Hon Raila Odinga has boldly exhibited his real colors. His agreement to help President Uhuru Kenyatta beg for another loan from China is one of the moves which can be described as selling the country.

Kenya is shortly expected to sign a Sh368 billion loan for the construction of the Naivasha-Kisumu leg of the Standard Gauge Railway (SGR), bringing the total debt for the project to Sh845 billion and making the cost effectively Sh800 million per kilometre — one of the most expensive projects of its kind in the world.

The cost of Sh800 million for every kilometre of railway between Mombasa and Kisumu is twice the international average.

People familiar with the trip say the new loan is a “done deal” now that the issues raised during President Kenyatta’s previous trip to Beijing had been addressed.

Phase One of the SGR gobbled up Sh327 billion before factoring in loan interest fees and land acquisition costs. About 90 per cent of this amount, or Sh294 billion, was a part-concessional-part-commercial loan from Exim Bank of China.
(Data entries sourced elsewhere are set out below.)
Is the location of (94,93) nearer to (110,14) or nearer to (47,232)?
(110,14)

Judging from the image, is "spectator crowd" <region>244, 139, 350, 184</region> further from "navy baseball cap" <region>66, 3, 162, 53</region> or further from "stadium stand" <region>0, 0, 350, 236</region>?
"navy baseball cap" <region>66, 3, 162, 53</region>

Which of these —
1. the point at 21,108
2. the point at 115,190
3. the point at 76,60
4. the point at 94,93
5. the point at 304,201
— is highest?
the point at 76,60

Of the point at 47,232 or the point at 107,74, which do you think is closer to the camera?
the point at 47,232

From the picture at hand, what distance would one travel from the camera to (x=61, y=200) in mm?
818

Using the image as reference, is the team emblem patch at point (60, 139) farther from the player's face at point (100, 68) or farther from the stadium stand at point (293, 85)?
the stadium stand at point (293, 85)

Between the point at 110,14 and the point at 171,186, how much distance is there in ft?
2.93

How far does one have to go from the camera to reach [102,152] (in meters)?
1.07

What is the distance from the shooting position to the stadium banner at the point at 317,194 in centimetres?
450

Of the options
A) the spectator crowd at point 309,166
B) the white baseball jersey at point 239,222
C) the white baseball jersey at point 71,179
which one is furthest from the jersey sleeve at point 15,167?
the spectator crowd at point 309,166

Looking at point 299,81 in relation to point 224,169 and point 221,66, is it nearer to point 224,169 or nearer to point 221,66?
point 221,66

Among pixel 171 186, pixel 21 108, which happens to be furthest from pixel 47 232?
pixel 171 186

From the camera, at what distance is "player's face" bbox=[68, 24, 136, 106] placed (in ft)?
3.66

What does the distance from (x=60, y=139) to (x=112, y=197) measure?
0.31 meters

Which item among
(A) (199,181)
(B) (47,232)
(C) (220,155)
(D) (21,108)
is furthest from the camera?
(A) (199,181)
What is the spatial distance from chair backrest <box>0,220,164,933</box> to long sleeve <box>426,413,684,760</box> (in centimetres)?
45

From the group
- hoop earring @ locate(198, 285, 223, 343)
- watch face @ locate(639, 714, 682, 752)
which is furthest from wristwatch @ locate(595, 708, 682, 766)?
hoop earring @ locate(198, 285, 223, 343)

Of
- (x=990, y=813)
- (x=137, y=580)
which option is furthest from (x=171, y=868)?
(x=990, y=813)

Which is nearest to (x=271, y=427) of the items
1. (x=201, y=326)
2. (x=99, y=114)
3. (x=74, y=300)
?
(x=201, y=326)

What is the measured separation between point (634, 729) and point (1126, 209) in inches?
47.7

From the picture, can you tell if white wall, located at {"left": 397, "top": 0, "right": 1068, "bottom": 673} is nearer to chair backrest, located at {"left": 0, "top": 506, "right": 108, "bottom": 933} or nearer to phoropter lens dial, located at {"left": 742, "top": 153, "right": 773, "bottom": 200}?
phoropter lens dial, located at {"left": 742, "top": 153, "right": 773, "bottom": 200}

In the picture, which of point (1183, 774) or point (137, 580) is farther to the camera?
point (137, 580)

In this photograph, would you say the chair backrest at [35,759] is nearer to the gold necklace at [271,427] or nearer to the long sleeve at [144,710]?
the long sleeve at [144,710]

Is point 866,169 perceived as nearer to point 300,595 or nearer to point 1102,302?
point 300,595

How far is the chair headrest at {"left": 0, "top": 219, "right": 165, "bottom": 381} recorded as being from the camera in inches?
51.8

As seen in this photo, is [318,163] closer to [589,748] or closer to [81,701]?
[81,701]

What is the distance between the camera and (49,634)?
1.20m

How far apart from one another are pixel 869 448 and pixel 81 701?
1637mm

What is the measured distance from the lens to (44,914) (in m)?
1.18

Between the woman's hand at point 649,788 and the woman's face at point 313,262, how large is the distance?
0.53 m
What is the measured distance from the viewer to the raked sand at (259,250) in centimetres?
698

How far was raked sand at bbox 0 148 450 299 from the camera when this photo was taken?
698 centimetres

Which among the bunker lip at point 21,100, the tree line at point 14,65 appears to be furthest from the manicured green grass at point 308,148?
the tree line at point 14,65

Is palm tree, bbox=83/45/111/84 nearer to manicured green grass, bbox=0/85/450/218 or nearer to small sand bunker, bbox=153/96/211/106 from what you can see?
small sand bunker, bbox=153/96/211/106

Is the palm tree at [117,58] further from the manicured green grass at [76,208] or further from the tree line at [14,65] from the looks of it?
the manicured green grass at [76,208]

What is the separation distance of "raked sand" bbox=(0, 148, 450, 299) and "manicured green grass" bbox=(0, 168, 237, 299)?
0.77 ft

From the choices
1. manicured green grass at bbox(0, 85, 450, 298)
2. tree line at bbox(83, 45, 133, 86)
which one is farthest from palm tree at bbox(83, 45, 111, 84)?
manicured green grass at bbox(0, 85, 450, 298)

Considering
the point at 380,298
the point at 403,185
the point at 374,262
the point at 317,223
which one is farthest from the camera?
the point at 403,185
The Kenyan government was expected to contribute the remaining 10 per cent, which translates to about Sh32.7 billion, from the Railway Development Levy, while land acquisition was to cost Sh15 billion, but this amount was inflated and the country ended up with a bill of almost two times the amount.

Cumulatively, stretching the line from Mombasa to Kisumu will cost a total of Sh845 billion for the 996-kilometre line, making it the biggest infrastructure project Kenya has ever undertaken.

Together with interest and land acquisition, the line will cost over Sh1 trillion, which is almost the total amount of money collected by the taxman every year.

Last year, SGR operations posted Sh10 billion in losses despite costing the taxpayer at least Sh12 billion to operate. It costs about Sh1 billion a month to run the line between Nairobi and Mombasa.